Work instructions → Output the material below in full, exactly as it is.

-- Start Task data --

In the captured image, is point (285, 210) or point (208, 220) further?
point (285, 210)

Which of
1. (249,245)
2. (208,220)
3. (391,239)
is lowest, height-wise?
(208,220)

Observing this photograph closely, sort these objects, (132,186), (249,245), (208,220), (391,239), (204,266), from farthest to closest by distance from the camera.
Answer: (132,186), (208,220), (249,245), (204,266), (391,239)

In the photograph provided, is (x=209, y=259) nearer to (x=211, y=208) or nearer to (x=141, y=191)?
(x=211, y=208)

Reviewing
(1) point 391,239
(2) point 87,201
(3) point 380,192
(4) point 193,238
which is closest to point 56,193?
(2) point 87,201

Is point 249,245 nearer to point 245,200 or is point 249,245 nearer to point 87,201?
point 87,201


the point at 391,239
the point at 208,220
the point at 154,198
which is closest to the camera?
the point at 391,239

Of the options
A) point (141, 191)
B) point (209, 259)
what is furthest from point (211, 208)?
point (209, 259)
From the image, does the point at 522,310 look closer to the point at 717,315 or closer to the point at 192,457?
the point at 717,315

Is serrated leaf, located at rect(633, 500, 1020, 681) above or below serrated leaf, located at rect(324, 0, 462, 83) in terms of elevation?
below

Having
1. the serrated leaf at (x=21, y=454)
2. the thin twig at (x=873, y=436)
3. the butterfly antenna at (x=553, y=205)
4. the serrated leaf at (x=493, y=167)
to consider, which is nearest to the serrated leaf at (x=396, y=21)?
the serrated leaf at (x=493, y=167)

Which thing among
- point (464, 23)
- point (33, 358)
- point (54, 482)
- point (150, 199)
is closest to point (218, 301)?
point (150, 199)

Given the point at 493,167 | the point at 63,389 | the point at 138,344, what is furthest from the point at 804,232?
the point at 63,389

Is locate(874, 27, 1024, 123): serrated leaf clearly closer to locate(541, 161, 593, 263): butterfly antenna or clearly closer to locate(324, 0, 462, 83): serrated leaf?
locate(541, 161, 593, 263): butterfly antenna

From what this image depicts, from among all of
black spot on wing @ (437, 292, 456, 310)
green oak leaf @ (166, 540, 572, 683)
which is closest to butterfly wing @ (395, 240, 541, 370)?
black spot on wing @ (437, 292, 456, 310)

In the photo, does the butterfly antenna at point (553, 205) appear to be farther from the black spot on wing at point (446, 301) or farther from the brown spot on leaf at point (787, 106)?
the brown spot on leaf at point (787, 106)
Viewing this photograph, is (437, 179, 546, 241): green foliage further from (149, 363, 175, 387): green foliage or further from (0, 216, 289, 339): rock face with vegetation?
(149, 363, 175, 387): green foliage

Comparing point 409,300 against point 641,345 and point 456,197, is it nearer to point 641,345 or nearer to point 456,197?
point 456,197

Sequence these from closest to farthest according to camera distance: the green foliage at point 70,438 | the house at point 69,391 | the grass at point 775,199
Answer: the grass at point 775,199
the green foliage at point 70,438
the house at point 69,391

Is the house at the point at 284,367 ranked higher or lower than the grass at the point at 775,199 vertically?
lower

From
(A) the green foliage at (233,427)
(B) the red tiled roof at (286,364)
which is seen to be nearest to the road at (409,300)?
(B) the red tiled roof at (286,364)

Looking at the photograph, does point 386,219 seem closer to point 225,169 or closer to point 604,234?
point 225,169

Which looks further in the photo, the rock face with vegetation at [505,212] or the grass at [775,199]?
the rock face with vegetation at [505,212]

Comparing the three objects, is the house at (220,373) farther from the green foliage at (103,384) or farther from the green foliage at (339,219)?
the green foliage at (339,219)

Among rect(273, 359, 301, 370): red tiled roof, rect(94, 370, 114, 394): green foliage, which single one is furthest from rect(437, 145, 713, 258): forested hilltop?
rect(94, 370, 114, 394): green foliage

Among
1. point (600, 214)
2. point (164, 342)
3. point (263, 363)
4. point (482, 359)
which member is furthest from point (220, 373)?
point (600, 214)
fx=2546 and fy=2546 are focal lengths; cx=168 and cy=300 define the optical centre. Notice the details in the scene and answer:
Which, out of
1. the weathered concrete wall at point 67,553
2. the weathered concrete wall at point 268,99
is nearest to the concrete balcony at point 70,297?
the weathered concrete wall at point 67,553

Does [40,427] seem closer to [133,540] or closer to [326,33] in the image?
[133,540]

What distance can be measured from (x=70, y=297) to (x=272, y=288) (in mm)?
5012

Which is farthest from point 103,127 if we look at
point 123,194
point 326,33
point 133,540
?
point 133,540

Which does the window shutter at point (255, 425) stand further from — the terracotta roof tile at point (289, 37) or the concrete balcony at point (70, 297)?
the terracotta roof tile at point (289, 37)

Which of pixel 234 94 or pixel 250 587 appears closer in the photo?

-- End Task data --

Written response →
In the captured image, is point (285, 210) or point (208, 220) further?
point (285, 210)

Which of
1. (249,245)
2. (208,220)
3. (391,239)
is lowest, height-wise?
(208,220)

Observing this photograph closely, sort these objects, (132,186), (249,245), (208,220), (391,239), (204,266), from farthest to closest by distance from the camera.
Answer: (132,186), (208,220), (249,245), (204,266), (391,239)

In the photograph provided, is (x=209, y=259) nearer to (x=211, y=208) or nearer to (x=141, y=191)?
(x=211, y=208)

Reviewing
(1) point 391,239
(2) point 87,201
(3) point 380,192
(4) point 193,238
which is closest to point 56,193?
(2) point 87,201

Is point 249,245 nearer to point 245,200 or is point 249,245 nearer to point 87,201?
point 87,201


the point at 391,239
the point at 208,220
the point at 154,198
which is closest to the camera?
the point at 391,239

Of the options
A) point (141, 191)
B) point (209, 259)
what is furthest from point (211, 208)?
point (209, 259)
From the image, does the point at 522,310 look closer to the point at 717,315 or closer to the point at 192,457?
the point at 717,315

Is serrated leaf, located at rect(633, 500, 1020, 681) above or below serrated leaf, located at rect(324, 0, 462, 83) in terms of elevation?
below

Having
1. the serrated leaf at (x=21, y=454)
2. the thin twig at (x=873, y=436)
3. the butterfly antenna at (x=553, y=205)
4. the serrated leaf at (x=493, y=167)
to consider, which is nearest to the serrated leaf at (x=396, y=21)?
the serrated leaf at (x=493, y=167)

Which thing among
- point (464, 23)
- point (33, 358)
- point (54, 482)
- point (150, 199)
is closest to point (218, 301)?
point (150, 199)

Given the point at 493,167 | the point at 63,389 | the point at 138,344, what is furthest from the point at 804,232?
the point at 63,389

Is locate(874, 27, 1024, 123): serrated leaf clearly closer to locate(541, 161, 593, 263): butterfly antenna or clearly closer to locate(324, 0, 462, 83): serrated leaf?
locate(541, 161, 593, 263): butterfly antenna

From what this image depicts, from among all of
black spot on wing @ (437, 292, 456, 310)
green oak leaf @ (166, 540, 572, 683)
which is closest to butterfly wing @ (395, 240, 541, 370)?
black spot on wing @ (437, 292, 456, 310)

In the photo, does the butterfly antenna at point (553, 205) appear to be farther from the black spot on wing at point (446, 301) or farther from the brown spot on leaf at point (787, 106)?
the brown spot on leaf at point (787, 106)
Viewing this photograph, is (437, 179, 546, 241): green foliage further from (149, 363, 175, 387): green foliage or further from (0, 216, 289, 339): rock face with vegetation?
(149, 363, 175, 387): green foliage

Comparing point 409,300 against point 641,345 and point 456,197, is it nearer to point 641,345 or nearer to point 456,197?
point 456,197

Sequence these from closest to farthest according to camera distance: the green foliage at point 70,438 | the house at point 69,391 | the grass at point 775,199
Answer: the grass at point 775,199
the green foliage at point 70,438
the house at point 69,391

Is the house at the point at 284,367 ranked higher or lower than the grass at the point at 775,199 vertically?
lower

From
(A) the green foliage at (233,427)
(B) the red tiled roof at (286,364)
which is seen to be nearest to the road at (409,300)?
(B) the red tiled roof at (286,364)

Looking at the photograph, does point 386,219 seem closer to point 225,169 or closer to point 604,234?
point 225,169

Which looks further in the photo, the rock face with vegetation at [505,212] or the grass at [775,199]?
the rock face with vegetation at [505,212]

Comparing the three objects, is the house at (220,373) farther from the green foliage at (103,384) or farther from the green foliage at (339,219)?
the green foliage at (339,219)

Among rect(273, 359, 301, 370): red tiled roof, rect(94, 370, 114, 394): green foliage, which single one is furthest from rect(437, 145, 713, 258): forested hilltop?
rect(94, 370, 114, 394): green foliage

Among
1. point (600, 214)
2. point (164, 342)
3. point (263, 363)
4. point (482, 359)
which member is furthest from point (220, 373)?
point (600, 214)
fx=2546 and fy=2546 are focal lengths; cx=168 and cy=300 define the optical centre. Notice the details in the scene and answer:
Which, out of
1. the weathered concrete wall at point 67,553
2. the weathered concrete wall at point 268,99
is nearest to the concrete balcony at point 70,297?
the weathered concrete wall at point 67,553

Does [40,427] seem closer to [133,540] or closer to [326,33] in the image?
[133,540]

What distance can be measured from (x=70, y=297) to (x=272, y=288) (in mm)?
5012

Which is farthest from point 103,127 if we look at
point 123,194
point 326,33
point 133,540
?
point 133,540

Which does the window shutter at point (255, 425) stand further from — the terracotta roof tile at point (289, 37) or the concrete balcony at point (70, 297)?
the terracotta roof tile at point (289, 37)

Which of pixel 234 94 or pixel 250 587 appears closer in the photo?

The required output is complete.